Enquête

Les arnaques aux faux diplômes, une dérive de l’enseignement supérieur privé

Pour éviter de vous retrouver pris au piège par des diplomes sans valeur, renseignez-vous bien avant de vous inscrire dans une formation.
Pour éviter de vous retrouver pris au piège par des diplomes sans valeur, renseignez-vous bien avant de vous inscrire dans une formation. © Vitalii Vodolazskyi/Adobe Stock
Par Maëlle Lions-Geollot, publié le 06 juillet 2023
7 min

À l'heure des réponses de Parcoursup, de nombreuses écoles privées tentent de séduire les étudiants laissés sur le carreau ou désireux de se professionnaliser rapidement. Pourtant, derrière certaines offres de formations se cachent des diplômes pas toujours reconnus et à la clé, des années d’études et plusieurs milliers d’euros de perdus.

"J’ai perdu un an de ma vie", dénonce Cheyenne, ancienne étudiante à l’ENACO, une école de commerce 100% en ligne. Elle ne verra jamais la couleur du diplôme qu’elle espérait décrocher.

Elle a découvert que son bachelor, entamé après deux ans de BTS dans la même école, ne lui délivre pas de titre RNCP (Répertoire national des certifications professionnelles), dont l'inscription atteste d'un niveau de qualification professionnelle reconnu par l’État, contrairement à ce qui lui a été indiqué. À la place, un diplôme délivré par la Fede, une organisation européenne, et donc non reconnue par l’État français. 

C’est l’établissement dans lequel Cheyenne souhaite faire son master qui l’informe que son diplôme n’est pas reconnu. "On me dit ça en mars, alors que j’avais rédigé mon mémoire, que j’avais suivi tous mes cours, mes stages... J'avais tout fait", soupire l’étudiante, qui a dû emprunter sur 24 mois pour payer son année de formation à 2.961 euros, en plus des frais annexes comme le logement et les transports.

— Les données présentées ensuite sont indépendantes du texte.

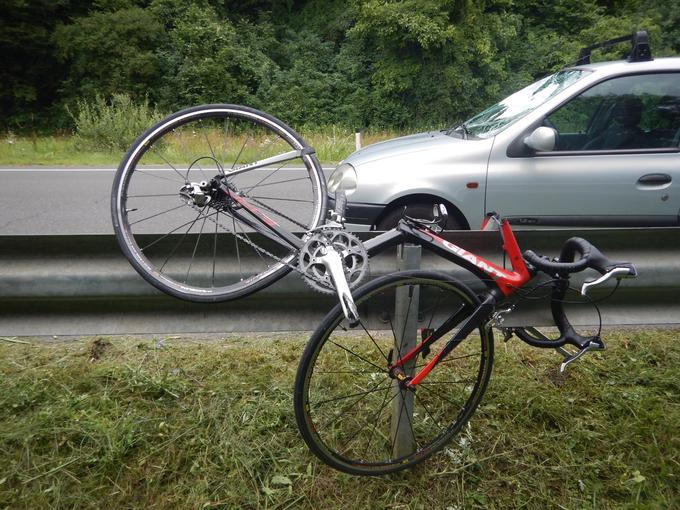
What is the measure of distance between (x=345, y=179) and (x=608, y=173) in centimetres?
192

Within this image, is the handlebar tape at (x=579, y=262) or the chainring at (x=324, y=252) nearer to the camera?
the handlebar tape at (x=579, y=262)

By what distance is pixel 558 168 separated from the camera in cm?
352

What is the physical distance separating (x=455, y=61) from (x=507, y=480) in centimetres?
1732

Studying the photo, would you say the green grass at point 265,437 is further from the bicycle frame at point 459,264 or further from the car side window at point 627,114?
the car side window at point 627,114

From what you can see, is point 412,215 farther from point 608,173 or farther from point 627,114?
point 627,114

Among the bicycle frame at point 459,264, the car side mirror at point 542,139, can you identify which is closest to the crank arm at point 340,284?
the bicycle frame at point 459,264

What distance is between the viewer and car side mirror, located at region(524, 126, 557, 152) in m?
3.40

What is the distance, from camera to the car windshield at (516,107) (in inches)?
148

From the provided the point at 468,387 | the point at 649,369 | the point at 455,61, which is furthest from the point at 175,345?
the point at 455,61

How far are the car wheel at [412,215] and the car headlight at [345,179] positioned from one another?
328 millimetres

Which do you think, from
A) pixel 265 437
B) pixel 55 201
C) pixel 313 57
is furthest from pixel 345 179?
pixel 313 57

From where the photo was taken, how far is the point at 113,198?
1979mm

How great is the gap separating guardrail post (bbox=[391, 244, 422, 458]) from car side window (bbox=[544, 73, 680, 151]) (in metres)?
2.54

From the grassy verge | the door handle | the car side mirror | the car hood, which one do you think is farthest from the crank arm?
the grassy verge
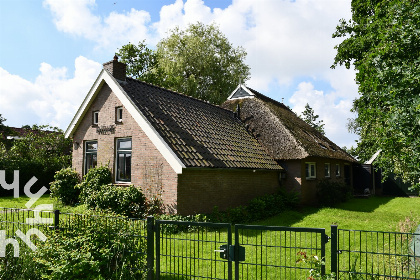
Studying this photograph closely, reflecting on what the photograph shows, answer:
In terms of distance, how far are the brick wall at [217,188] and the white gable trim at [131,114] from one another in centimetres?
73

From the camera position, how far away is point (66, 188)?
15.4m

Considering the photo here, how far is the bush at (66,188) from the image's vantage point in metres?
15.4

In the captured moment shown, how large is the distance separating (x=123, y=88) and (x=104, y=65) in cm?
194

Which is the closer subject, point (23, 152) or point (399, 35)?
point (399, 35)

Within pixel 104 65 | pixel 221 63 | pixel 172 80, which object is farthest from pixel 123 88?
pixel 221 63

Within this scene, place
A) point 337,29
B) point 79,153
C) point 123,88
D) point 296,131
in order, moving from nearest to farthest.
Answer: point 123,88
point 79,153
point 337,29
point 296,131

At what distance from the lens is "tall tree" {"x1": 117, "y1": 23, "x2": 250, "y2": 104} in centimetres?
3506

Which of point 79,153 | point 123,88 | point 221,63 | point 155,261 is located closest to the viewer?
point 155,261

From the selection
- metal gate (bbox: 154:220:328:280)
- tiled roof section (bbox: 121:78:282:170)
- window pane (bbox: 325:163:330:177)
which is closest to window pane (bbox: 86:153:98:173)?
tiled roof section (bbox: 121:78:282:170)

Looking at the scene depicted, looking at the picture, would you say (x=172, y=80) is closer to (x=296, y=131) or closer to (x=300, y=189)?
(x=296, y=131)

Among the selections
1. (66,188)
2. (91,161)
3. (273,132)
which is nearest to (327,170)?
(273,132)

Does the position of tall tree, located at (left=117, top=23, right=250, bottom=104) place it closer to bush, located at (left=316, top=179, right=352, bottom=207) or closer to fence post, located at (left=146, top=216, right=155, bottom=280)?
bush, located at (left=316, top=179, right=352, bottom=207)

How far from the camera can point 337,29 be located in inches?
709

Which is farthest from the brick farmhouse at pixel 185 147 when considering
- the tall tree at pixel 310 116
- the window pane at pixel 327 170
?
the tall tree at pixel 310 116
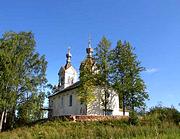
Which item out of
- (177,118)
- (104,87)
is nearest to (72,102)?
(104,87)

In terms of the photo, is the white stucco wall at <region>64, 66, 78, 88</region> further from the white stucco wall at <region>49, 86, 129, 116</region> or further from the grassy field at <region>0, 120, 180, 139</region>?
the grassy field at <region>0, 120, 180, 139</region>

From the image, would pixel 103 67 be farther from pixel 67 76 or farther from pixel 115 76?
pixel 67 76

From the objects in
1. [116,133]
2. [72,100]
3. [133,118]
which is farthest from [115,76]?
[116,133]

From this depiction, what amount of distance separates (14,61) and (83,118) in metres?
13.4

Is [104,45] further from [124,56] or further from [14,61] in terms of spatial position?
[14,61]

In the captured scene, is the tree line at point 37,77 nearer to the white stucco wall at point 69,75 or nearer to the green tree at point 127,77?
the green tree at point 127,77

Vigilance sur les certifications professionnelles

Pour assurer une reconnaissance de leurs diplômes, les écoles privées hors contrat peuvent délivrer des titres RNCP. Ces certifications professionnelles sont reconnues par le ministère du Travail et doivent être renouvelées tous les cinq ans. Mais la vigilance est de mise. Car si le bachelor de Cheyenne n’est pas reconnu, c’est parce que le titre RNCP de son bachelor, qui avait bien été délivré il y a des années, est en réalité expiré depuis un an. 

Contactée par l'Etudiant, l’ENACO confirme ne pas avoir fait de demande de renouvellement, mais n’a pas souhaité donner davantage d’explications.

En date du 7 septembre l'ENACO a demandé un droit de réponse à l'Etudiant dont vous trouverez le détail en encadré en fin de cet article. 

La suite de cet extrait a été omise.